* start Provided passage *

Preps: Some plays just don't fit in the box score

By Preston Williams
Washington Post

Think some wacky stuff happens at your school? Probably. But here are some 2008 high school sports oddities from across the country.

And hey, kids: There are several idiotic, hurtful and even criminal incidents documented here. Seeing them in print should serve as a deterrent, not a suggestion.

Here we go:

Pasco, Wash.: The Pasco High girls basketball team's leading scorer tore knee ligaments jumping up and down celebrating her winning shot in the district playoffs.

Southport, N.C.: A judge ruled that the parents of a teen-ager who married her 40-year-old high school track coach could not sue the school district. The coach resigned from South Brunswick High in June 2007, on the same day he married the 16-year-old.

Dearborn, Mich.: A Fordson High wrestling coach was dismissed after 35 years amid allegations that his former assistant tried to convert Muslim students to Christianity.

Canton, Ga.: The stadium announcer for Sequoyah High football came under fire for comments he made during a game, including, "You can boo all you want, but you're still losing 49-0."

Katy, Texas: Seven Morton Ranch High varsity cheerleaders grabbed junior varsity cheerleaders from their homes, blindfolded them, bound their hands and threw them in a swimming pool. The school suspended cheerleading for the school year.

Nacogdoches, Texas: For a pep rally skit, Nacogdoches High cheerleaders dressed as cheerleaders from a rival squad. The "rival" cheerleaders were forced to kneel and be executed by Nacogdoches cheerleaders wielding toy guns. The principal called the performance a "simple, innocent satire."

Plainwell, Mich.: A Plainwell High football coach was dismissed after allegations that he allowed hazing during a freshman football practice. The letter issued to parents about the incident said that "at issue was the term `skullhumping' whereby a tackler adds a `pelvic thrust' at the end of a tackle."

Lewisberry, Pa.: Upon reporting to school for preseason conditioning, a Red Land High football coach and players discovered a deer carcass propped up and chained to a turnstile. The deer was wearing a white muscle shirt, shorts and a graduation cap atop its headless body and had a football stuffed between its legs.

* end Provided passage *

- Given instruction: Write what comes next in the article on 2008 high school sports oddities, picking up after its last sentence. Nothing in the lines that come next matters here.

* start Rows *

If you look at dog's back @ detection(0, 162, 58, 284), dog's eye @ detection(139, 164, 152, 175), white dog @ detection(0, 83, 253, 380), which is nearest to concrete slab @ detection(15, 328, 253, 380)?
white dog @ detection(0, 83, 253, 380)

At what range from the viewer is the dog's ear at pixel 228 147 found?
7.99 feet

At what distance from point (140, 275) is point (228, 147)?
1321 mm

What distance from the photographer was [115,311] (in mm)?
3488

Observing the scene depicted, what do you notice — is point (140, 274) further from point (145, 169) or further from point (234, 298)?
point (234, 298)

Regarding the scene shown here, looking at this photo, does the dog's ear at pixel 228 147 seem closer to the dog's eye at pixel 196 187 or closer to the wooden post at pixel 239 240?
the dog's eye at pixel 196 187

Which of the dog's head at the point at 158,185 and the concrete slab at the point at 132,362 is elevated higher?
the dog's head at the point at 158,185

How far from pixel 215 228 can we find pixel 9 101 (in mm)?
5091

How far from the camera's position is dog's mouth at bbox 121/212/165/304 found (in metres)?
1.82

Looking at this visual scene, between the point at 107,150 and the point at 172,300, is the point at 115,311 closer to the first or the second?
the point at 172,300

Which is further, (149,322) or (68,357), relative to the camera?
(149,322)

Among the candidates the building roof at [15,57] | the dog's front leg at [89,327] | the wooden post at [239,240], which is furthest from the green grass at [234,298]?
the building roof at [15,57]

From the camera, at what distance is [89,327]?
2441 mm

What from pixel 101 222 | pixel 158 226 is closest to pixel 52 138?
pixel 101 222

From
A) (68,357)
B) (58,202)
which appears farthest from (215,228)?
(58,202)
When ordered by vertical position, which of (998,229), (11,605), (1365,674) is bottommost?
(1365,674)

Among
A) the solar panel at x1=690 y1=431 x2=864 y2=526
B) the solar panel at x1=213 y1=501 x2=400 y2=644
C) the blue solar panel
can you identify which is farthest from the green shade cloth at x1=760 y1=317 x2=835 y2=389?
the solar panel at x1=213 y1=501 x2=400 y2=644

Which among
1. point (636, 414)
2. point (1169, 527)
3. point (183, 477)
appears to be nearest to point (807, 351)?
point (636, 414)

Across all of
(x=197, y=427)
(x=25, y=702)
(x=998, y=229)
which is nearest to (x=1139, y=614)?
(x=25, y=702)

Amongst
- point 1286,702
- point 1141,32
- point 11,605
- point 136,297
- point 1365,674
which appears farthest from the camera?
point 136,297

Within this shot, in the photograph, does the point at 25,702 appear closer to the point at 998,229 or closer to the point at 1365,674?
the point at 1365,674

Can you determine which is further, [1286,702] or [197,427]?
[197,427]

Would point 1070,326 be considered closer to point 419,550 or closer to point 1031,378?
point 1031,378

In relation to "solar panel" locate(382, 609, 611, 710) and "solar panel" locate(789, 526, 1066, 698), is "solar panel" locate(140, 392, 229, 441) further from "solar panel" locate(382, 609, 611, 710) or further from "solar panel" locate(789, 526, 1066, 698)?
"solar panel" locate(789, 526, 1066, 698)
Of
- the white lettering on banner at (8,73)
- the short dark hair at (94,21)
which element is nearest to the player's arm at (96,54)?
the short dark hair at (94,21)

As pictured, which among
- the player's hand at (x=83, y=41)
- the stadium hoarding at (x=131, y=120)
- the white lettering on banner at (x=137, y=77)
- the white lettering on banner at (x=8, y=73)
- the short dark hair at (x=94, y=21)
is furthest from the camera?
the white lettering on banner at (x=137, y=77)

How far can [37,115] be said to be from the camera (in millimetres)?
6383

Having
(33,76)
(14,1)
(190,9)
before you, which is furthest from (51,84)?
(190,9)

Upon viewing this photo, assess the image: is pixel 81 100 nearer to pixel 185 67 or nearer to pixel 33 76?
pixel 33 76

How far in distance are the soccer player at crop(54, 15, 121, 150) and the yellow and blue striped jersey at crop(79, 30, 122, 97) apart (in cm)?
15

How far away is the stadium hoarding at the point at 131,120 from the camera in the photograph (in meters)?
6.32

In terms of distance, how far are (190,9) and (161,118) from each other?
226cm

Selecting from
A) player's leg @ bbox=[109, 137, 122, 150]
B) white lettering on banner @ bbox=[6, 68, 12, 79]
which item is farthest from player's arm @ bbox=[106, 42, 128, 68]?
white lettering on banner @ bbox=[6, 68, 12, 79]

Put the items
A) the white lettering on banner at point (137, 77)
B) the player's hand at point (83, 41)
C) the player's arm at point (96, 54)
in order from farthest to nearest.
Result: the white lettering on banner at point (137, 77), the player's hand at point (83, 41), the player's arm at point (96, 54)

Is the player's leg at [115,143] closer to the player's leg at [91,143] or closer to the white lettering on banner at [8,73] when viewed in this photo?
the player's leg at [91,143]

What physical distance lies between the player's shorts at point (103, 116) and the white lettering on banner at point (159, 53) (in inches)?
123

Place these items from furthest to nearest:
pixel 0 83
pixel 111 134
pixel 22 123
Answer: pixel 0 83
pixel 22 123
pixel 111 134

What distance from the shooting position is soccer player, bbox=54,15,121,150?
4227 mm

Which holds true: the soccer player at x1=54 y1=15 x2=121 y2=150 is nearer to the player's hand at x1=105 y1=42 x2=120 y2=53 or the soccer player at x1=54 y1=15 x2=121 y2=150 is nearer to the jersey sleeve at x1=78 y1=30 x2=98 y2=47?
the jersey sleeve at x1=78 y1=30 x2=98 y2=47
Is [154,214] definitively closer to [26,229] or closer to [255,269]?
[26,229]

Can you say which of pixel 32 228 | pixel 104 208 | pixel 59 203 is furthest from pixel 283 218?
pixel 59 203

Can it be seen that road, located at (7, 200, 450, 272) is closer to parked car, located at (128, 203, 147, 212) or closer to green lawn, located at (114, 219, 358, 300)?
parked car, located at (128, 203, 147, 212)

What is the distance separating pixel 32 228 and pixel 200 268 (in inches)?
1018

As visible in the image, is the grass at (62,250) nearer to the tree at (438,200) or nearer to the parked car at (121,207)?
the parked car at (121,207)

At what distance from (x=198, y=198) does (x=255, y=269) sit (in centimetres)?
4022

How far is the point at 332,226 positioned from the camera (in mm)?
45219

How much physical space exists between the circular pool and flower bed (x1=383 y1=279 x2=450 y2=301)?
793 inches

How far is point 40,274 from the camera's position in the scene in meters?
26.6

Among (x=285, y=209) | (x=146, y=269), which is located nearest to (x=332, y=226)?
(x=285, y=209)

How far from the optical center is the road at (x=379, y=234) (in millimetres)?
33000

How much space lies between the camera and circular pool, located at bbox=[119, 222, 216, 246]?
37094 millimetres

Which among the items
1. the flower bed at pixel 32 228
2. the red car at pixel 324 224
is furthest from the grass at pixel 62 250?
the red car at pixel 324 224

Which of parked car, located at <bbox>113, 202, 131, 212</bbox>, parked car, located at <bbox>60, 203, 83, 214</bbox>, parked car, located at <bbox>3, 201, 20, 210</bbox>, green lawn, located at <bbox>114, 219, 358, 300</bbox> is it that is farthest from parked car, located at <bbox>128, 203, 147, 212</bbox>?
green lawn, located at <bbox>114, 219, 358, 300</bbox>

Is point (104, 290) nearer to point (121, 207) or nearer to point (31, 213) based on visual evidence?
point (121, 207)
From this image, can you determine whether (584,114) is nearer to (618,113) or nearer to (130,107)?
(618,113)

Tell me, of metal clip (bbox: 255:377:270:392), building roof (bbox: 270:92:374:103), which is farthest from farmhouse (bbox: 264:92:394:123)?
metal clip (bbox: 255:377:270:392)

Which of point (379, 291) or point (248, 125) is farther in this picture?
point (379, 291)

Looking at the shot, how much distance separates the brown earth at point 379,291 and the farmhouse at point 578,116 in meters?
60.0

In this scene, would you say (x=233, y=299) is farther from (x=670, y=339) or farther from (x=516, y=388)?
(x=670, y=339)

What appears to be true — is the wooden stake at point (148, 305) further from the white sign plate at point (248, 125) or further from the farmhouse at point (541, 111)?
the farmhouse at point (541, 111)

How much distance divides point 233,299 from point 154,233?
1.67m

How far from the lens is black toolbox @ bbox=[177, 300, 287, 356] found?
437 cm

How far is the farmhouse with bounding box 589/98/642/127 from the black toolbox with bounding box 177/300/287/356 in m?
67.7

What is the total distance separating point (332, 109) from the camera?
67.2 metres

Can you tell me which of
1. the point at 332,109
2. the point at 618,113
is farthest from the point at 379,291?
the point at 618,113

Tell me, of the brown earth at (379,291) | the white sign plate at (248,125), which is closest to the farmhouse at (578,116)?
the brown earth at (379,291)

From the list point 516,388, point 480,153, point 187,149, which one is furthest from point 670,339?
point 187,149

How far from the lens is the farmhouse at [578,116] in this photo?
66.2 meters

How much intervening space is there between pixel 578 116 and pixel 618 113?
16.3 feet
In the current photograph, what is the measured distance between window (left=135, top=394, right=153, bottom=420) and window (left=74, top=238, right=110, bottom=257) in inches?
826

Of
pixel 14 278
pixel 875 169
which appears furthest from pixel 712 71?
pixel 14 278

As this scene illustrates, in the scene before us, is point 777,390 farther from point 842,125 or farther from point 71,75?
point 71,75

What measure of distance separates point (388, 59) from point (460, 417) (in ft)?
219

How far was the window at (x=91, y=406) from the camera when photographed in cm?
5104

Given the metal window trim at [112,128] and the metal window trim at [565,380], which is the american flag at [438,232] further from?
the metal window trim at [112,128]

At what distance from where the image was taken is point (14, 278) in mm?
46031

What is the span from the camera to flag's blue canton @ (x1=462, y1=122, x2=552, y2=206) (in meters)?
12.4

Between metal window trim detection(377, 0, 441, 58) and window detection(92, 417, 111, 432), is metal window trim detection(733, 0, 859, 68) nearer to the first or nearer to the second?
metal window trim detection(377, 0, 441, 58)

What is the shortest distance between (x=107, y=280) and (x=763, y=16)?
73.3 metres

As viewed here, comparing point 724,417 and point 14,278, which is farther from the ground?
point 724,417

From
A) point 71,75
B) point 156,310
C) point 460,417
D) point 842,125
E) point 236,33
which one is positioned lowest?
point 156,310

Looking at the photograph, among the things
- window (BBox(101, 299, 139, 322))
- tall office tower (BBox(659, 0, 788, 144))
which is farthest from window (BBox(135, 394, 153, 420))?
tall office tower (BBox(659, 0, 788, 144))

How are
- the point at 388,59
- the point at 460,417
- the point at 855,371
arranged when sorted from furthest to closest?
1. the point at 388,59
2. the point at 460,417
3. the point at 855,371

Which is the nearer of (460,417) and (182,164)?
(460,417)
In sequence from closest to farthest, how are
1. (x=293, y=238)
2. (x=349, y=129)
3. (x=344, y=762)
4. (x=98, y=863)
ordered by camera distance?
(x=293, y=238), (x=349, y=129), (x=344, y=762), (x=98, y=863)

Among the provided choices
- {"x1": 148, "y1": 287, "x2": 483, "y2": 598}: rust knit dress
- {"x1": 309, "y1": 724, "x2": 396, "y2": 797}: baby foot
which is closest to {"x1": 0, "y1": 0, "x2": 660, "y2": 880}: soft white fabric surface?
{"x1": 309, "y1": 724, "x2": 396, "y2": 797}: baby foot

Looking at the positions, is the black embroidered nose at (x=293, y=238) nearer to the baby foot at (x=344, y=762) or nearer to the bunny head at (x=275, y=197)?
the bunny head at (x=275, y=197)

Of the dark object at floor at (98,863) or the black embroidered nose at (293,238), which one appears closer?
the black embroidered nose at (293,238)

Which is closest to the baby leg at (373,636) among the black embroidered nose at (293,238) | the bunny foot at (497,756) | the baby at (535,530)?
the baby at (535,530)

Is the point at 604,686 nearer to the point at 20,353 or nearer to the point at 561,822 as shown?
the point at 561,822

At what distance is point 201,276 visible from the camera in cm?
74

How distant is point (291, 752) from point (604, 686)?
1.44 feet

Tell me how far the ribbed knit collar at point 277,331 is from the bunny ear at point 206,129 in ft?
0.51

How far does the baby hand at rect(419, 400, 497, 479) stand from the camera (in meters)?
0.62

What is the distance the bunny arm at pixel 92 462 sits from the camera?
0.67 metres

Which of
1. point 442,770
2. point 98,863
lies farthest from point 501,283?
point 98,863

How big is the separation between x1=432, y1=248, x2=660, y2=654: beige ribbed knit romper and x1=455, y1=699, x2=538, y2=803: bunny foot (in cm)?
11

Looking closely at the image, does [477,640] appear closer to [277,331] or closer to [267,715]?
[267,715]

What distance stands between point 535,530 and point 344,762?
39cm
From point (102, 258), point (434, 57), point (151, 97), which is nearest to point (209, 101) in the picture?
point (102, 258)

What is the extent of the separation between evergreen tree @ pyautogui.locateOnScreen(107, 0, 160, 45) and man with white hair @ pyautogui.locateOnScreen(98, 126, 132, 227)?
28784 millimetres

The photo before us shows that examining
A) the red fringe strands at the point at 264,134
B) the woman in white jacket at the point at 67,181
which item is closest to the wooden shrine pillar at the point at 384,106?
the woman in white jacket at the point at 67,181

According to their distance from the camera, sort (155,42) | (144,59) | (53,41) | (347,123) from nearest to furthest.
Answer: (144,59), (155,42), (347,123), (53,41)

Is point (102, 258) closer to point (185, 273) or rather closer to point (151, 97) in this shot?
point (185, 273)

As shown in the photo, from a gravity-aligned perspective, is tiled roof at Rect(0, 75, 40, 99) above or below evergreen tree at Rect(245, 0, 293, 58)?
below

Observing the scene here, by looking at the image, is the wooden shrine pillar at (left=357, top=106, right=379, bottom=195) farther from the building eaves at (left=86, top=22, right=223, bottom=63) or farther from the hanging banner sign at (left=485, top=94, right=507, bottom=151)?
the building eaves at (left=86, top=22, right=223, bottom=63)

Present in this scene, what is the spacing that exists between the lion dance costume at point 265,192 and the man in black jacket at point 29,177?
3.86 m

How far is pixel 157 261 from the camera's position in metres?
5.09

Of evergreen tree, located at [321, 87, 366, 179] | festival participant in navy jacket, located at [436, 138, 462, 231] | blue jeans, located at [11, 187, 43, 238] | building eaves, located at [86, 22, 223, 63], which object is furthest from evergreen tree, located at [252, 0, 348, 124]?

* end Rows *

- Expected output:
St. Mary's, Kan.: A female high school basketball referee who showed up to work a boys game at St. Mary's Academy was told by a school official that he could not allow a woman to be put in a position of authority over boys. The other official assigned to work the game, a man, walked off the court with his partner as a sign of solidarity.

Bethel, Vt.: Whitcomb High boys basketball players told their coach by phone on a Saturday that they did not want to play in their first-round playoff game Monday. "We just decided enough was enough," one player said. Sixteenth-seeded Whitcomb (3-16) was set to face top-seeded Proctor (18-0), a team that had beaten Whitcomb 87-22 earlier in the season.

Charlotte, N.C.: A couple rented out their $2.8 million home to buy a $737,000 home in another district three miles away so their son could start at quarterback for South Mecklenburg High.

Groveland, Fla.: A melee broke out after a fuse blew and a football game between South Lake and Nature Coast was plunged into darkness. Five players and a coach were suspended for their roles in the on-field brawl. According to a report filed about the incident, "for a few seconds after the blackout there was no activity on the field. We could then hear players beginning to hit each other."

Novato, Calif.: Because of repeated incidents of inappropriate fan behavior by parents, San Marin High officials drew up code-of-conduct contracts for athletes' parents.

Springboro, Ohio: Private donors funded a Springboro High boys basketball locker room that includes custom-made royal blue and white carpet with the school logo, wooden lockers with lockable personal drawers, a 10-foot TV, a Wii video game system and a hardwood entryway that when completed will be a replica of the floor the team plays on.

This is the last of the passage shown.